We've been going on daily walks for years now in the park, very good exercise and beneficial for mind and body.  We also like to get away from time to time, and do some camping, simply unplug and become one with nature.

We like boating (have a canoe), fishing, hiking, swimming (at the beach or ocean) and some amateur bird and wildlife watching/photography.  What kind of outdoor activities do you enjoy??

:shark:


----------



## lonelynorthwind (Mar 13, 2014)

Happyflowerlady, it makes me sad to hear how active and full of life you have been but now have such a hard time.  At the same time I'm glad you were able to have such adventures, I bet you have some great happy memories to share.  Your poor tired heart is in my prayers tonite.

 I'm not having health problems, besides getting older & slower...but I do miss the days when I had the umph to get up and go like I used to.  I remind myself how lucky I have been, slow down my activities and let the youngn's have a turn.  Sometimes lately, having too much fun is a lot of work

As for outdoor activities, I can't wait to get my hands dirty & start the vegetable garden.  For now I"m hauling bucketfuls of seaweed from the beach and poop from the neighbors chicken yard.  The ground's still froze but I want to be ready!  There's always wood to bring in, water to haul and pretty soon the salmon will be in, wild greens & herbs will be up and the real fun work begins.  My whole life pretty much involves outdoor activities from April until I'm ready for winter again. When winter arrives there's nothing left to do but eat the food, burn the wood and play with the grandkids.


----------



## Jillaroo (Mar 13, 2014)

_I am very restricted in my movements due to a very bad back, knees and an ankle that needs fusing,and crook hip joints, if i don't have my walker i use the shopping trolley.
               So frustrated as i used to love dancing and would go to the club and boogie my heart away, it kept me slim i believe, i did my knee and a simple arthroscopy that was stuffed up ruined it for me i haven't been able to dance since and i miss it so much.
             One thing that really annoys me is the fact that surgeons won't guarantee their operations, all other things are why not operations.  :kissmy: _


----------



## SeaBreeze (Mar 13, 2014)

Lonelynorthwind, your life is full of outdoor activities, many necessary and some just plain fun.  I know that there's a lot of work involved in your lifestyle, but I'm sure it's well-worth it for you and your family.  The area where you live is absolutely beautiful, and life there must be very satisfying and invigorating, has to keep you young when it's not wearing you down. 
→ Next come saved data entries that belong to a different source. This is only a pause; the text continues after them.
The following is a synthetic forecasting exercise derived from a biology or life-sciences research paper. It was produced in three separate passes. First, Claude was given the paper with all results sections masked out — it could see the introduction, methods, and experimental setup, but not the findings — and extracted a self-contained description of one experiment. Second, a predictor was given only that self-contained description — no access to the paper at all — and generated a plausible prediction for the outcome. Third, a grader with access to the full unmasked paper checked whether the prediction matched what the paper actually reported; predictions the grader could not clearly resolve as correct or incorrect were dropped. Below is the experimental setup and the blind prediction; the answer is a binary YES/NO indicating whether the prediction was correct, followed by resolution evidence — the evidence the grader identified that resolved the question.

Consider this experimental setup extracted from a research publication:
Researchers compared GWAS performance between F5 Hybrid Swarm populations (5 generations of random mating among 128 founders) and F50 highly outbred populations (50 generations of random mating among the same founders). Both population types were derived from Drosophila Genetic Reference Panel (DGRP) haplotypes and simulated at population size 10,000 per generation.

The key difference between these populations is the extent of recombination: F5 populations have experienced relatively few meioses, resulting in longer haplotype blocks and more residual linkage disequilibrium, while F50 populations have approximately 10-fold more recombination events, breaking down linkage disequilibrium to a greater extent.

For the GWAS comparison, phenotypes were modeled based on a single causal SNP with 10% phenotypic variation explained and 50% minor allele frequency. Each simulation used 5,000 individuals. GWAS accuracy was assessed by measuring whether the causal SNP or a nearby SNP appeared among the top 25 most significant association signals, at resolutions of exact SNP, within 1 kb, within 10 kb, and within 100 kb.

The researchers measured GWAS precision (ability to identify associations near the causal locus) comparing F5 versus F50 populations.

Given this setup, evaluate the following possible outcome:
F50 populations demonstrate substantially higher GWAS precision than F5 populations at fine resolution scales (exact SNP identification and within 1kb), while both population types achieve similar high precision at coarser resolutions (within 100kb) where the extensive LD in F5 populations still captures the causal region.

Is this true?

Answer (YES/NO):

Jilly, my heart goes out to you.  Folks like myself don't realize how good we have it, not to have any major pain or ailments.  I agree, operations should be guaranteed, with all the money spent and pain to go through them.  Always thinking of you and sending warm thoughts, you're not alone. :love_heart:


----------



## Gael (Mar 14, 2014)

Happyflowerlady said:


> I have always been an active, outdoors kind of person, at least until the heart failure kicked in a few years ago. I lived in the country, rode horses, fished, and went camping, and used to take my dog for 3-4 mile walks every nite after work.
> Now, I need to hang on to the shopping cart, just to walk from the car into the store; so most of what I have enjoyed is no longer possible.
> I do still enjoy gardening and yard work, and do as much of that as possible when the weather permits. I have to rest more than I work, but as long as I am able to go outside and enjoy my yard and garden, I am content.
> Walks are also just around the yard, or with my "walker" when shopping at the store.
> I love swimming, and do that when I can in the summer, as well. I used to have a little kayak and would go paddling around with my friend, who also had one, but that is off the list now, too.



I hope you continue to get great enjoyment out of your gardening and your screen name is most apt after reading this.

So hard to accept the loss of the enjoyable activities we once enjoyed but at least in your case you've found something that gives you pleasure.
You might, however, be able to do some theraputic swimming if you have access to a place that has such a thing. Here is an example of it in the UK:

http://www.patient.co.uk/support/Halliwick-Association-of-Swimming-Therapy.htm

Me, I never was big on the outdoor exercise, more the inside. Now because of the accident and subsequent surgeries I underwent I just do a moderate amount of exercise indoors with weights. I also walk in this town which is great exercise as it's a very hilly town so you get a good cardio work out with it.

When I first arrived even before the accident I found it to be challenging. Now from walking more here it's not. You feel it in your legs and you get your heart pumping.


----------



## Gael (Mar 14, 2014)

Jillaroo said:


> I_ am very restricted in my movements due to a very bad back, knees and an ankle that needs fusing,and crook hip joints, if i don't have my walker i use the shopping trolley.
> So frustrated as i used to love dancing and would go to the club and boogie my heart away, it kept me slim i believe, i did my knee and a simple arthroscopy that was stuffed up ruined it for me i haven't been able to dance since and i miss it so much.
> One thing that really annoys me is the fact that surgeons won't guarantee their operations, all other things are why not operations.  :kissmy: _



So sorry you have these restrictions, Jill. Particularly hard for someone who enjoyed dancing as you have.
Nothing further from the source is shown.